## Begin Given passage

BeautifulSoup returns urls of pages on same website shortened

My code for reference:

import httplib2
from bs4 import BeautifulSoup

h = httplib2.Http('.cache')
response, content = h.request('http://csb.stanford.edu/class/public/pages/sykes_webdesign/05_simple.html')
soup = BeautifulSoup(content, "lxml")
urls = []
for tag in soup.findAll('a', href=True):
    urls.append(tag['href'])
responses = []
contents = []
for url in urls:
    try:
        response1, content1 = h.request(url)
        responses.append(response1)
        contents.append(content1)
    except:
        pass

The idea is, I get the payload of a webpage, and then scrape that for hyperlinks. One of the links is to yahoo.com, the other to 'http://csb.stanford.edu/class/public/index.html'

However the result I'm getting from BeautifulSoup is:

>>> urls
['http://www.yahoo.com/', '../../index.html']

This presents a problem, because the second part of the script cannot be executed on the second, shortened url. Is there any way to make BeautifulSoup retrieve the full url?

Solution

That's because the link on the webpage is actually of that form. The HTML from the page is:

<p>Or let's just link to <a href=../../index.html>another page on this server</a></p>

This is called a relative link.

To convert this to an absolute link, you can use urljoin from the standard library.

from urllib.parse import urljoin  # Python3

urljoin('http://csb.stanford.edu/class/public/pages/sykes_webdesign/05_simple.html`,
        '../../index.html')
# returns http://csb.stanford.edu/class/public/index.html

## End Given passage
## Begin Data supplied

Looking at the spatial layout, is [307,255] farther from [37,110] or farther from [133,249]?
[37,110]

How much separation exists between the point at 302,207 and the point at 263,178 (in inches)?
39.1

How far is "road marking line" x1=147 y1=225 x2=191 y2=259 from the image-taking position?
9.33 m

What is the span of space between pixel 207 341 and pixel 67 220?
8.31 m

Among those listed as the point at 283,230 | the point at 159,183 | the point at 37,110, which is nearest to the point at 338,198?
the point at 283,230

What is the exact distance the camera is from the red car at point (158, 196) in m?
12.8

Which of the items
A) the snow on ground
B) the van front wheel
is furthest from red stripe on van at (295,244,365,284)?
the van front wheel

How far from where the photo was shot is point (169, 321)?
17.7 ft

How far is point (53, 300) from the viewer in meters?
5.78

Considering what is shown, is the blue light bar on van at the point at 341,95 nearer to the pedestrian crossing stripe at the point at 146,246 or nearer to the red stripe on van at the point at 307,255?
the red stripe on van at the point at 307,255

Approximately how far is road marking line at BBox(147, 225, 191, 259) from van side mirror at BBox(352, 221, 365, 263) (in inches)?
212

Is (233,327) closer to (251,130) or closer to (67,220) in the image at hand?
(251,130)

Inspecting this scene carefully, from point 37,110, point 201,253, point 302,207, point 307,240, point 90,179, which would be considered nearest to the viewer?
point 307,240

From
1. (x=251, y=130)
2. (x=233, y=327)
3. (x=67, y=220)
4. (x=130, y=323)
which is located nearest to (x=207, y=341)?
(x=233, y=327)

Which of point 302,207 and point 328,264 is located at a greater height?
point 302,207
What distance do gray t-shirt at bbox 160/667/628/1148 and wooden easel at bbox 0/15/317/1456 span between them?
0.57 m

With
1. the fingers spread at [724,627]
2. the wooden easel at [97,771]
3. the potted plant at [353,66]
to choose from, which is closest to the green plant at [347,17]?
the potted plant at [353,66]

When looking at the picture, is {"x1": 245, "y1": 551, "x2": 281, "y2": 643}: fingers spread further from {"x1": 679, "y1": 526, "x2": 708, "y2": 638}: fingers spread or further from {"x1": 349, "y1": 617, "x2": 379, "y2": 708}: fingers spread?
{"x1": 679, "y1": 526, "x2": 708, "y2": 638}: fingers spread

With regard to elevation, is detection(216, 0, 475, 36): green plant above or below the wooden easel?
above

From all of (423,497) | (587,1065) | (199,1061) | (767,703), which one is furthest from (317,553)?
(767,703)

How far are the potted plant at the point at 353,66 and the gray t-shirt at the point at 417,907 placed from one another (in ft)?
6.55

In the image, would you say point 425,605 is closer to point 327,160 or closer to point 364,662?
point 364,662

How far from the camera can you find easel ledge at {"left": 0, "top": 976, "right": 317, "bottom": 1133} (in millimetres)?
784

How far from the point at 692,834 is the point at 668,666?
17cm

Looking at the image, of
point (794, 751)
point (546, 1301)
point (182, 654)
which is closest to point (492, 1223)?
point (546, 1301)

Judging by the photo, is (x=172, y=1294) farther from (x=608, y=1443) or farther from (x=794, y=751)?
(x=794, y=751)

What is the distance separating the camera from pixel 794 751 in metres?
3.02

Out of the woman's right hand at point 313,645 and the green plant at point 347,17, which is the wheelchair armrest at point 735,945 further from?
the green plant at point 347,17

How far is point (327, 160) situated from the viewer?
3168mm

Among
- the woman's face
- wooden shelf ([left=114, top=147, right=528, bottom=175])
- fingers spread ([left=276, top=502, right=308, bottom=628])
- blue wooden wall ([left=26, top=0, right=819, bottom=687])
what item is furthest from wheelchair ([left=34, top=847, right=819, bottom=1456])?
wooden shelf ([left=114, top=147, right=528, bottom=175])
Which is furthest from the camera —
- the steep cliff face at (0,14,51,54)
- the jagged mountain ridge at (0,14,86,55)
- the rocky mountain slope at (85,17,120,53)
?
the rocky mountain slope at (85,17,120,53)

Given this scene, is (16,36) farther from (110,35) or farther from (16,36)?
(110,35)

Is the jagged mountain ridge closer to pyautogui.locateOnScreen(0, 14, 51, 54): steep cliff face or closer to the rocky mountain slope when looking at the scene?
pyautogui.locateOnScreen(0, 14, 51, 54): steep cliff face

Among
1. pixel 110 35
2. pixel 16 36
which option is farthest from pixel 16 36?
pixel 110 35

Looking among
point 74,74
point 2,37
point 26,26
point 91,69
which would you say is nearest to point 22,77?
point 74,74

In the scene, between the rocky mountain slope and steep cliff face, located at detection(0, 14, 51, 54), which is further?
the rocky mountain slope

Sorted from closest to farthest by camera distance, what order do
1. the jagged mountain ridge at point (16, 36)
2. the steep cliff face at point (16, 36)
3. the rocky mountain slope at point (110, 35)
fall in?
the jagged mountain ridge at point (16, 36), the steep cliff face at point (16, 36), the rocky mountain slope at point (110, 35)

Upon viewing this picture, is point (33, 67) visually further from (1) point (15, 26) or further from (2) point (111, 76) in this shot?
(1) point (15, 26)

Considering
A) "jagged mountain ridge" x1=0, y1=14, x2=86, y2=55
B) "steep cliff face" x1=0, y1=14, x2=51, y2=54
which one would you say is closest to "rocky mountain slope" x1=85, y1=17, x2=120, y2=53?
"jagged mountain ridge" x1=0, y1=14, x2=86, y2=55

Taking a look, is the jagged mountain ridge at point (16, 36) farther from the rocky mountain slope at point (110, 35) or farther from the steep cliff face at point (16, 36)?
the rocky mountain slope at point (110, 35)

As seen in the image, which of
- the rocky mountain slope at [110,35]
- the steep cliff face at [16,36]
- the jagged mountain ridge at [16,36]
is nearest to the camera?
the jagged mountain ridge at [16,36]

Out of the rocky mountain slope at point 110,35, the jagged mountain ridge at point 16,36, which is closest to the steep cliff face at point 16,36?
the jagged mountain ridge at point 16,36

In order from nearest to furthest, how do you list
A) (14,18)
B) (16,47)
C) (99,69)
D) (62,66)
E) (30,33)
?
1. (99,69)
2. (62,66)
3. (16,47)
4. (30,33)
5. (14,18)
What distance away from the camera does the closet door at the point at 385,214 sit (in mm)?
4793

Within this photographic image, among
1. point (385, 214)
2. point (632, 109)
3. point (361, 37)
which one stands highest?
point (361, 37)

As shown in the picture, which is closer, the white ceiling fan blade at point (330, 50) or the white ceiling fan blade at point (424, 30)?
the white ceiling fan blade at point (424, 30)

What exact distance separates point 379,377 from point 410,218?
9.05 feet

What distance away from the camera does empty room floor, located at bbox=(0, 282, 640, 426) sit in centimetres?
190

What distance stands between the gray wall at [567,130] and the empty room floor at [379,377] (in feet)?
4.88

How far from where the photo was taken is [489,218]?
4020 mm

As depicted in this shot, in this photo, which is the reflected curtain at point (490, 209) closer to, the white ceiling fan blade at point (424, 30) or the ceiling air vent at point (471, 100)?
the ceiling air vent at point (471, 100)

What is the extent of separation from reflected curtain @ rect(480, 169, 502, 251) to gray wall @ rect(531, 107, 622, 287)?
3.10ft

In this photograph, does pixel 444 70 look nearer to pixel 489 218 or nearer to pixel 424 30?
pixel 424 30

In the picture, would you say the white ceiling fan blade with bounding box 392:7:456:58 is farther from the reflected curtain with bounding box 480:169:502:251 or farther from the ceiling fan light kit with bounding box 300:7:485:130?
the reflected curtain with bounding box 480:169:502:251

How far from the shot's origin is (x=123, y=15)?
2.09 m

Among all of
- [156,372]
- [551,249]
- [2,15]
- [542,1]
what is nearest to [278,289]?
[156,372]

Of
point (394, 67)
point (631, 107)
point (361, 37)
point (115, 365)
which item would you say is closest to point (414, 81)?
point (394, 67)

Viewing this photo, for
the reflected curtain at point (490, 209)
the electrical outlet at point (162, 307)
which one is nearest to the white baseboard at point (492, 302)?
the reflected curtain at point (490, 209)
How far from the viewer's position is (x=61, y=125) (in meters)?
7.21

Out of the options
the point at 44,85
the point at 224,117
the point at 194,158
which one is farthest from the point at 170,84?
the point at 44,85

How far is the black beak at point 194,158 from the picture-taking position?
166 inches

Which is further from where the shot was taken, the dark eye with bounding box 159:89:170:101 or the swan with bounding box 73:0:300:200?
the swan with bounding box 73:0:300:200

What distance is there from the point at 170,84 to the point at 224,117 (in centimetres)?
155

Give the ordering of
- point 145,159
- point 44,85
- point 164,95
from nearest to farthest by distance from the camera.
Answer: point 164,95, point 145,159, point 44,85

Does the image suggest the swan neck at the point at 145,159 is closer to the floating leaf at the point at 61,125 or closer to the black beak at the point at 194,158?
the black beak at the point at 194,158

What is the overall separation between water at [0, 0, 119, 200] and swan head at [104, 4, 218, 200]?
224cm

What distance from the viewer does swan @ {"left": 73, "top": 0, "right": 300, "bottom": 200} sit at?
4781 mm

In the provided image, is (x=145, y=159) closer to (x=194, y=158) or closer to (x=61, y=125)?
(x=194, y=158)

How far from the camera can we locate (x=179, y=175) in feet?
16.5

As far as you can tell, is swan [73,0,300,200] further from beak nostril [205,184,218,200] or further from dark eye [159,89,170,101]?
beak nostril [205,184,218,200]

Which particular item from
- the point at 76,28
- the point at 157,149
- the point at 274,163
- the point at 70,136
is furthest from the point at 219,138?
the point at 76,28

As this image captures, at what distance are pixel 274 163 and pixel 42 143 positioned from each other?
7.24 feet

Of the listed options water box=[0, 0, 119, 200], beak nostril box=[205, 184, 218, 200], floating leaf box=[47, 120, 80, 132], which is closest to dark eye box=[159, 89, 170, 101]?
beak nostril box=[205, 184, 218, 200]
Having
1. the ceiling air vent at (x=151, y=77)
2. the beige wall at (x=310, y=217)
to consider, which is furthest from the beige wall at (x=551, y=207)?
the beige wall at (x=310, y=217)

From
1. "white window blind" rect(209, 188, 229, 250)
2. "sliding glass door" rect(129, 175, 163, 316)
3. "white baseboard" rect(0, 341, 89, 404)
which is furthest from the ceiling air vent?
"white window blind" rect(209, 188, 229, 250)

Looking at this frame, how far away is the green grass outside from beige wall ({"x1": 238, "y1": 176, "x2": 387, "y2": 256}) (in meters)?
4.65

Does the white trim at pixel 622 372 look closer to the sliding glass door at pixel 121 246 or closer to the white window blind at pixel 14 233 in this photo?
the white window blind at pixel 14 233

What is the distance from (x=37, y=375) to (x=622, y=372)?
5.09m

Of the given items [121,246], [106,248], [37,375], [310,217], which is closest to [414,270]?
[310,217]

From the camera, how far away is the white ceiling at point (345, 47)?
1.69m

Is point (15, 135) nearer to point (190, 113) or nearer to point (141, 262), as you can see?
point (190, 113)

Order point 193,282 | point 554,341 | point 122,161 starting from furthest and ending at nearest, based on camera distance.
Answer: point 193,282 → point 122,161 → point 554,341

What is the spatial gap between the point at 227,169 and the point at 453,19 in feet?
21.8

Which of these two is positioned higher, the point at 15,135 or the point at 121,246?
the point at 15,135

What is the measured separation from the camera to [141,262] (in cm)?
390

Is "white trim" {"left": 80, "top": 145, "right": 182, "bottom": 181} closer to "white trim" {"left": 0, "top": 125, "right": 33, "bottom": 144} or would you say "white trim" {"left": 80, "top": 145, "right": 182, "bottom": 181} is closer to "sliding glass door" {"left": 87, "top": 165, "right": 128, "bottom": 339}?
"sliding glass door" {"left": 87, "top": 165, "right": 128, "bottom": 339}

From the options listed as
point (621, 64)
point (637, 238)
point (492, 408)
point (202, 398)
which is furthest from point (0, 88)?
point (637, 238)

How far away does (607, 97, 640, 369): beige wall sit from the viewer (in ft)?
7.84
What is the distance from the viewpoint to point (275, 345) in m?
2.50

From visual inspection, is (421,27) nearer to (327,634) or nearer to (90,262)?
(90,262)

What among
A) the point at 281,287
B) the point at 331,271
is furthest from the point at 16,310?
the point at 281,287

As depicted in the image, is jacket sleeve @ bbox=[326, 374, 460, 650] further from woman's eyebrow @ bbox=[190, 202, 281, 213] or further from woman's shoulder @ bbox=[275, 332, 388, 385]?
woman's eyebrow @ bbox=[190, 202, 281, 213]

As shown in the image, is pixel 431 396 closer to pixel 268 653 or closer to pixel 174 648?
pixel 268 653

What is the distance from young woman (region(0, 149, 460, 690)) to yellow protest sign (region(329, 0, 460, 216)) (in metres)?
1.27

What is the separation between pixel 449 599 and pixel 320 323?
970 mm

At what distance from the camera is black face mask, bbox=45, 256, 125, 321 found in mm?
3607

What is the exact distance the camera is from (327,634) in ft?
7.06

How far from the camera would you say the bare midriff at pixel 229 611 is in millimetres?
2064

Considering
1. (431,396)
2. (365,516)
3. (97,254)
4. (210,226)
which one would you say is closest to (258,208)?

## End Data supplied

- Set task A: Using the BeautifulSoup relative-URL thread, decide whether each statement agrees with it: (i) the link to the Stanford index page is written in the page's HTML as a relative link; (ii) urljoin has to be installed from a third-party package; (iii) BeautifulSoup returned the Yahoo link in full. Give yes or no for each, and quote the deciding words.
- Set task B: In the rows, start at the line that has "What is the exact distance the camera is from (327,634)" and go through the last row. Update those lines so that "camera" reads "viewer", and leave everything else unchanged.

- Correct response A:
(i) Yes: "This is called a relative link."
(ii) No: "you can use urljoin from the standard library."
(iii) Yes: "['http://www.yahoo.com/', '../../index.html']"

- Correct response B:
What is the exact distance the viewer is from (327,634) in ft?
7.06

How far from the viewer would you say the bare midriff at pixel 229 611 is in millimetres?
2064

Considering
1. (431,396)
2. (365,516)
3. (97,254)
4. (210,226)
which one would you say is closest to (258,208)?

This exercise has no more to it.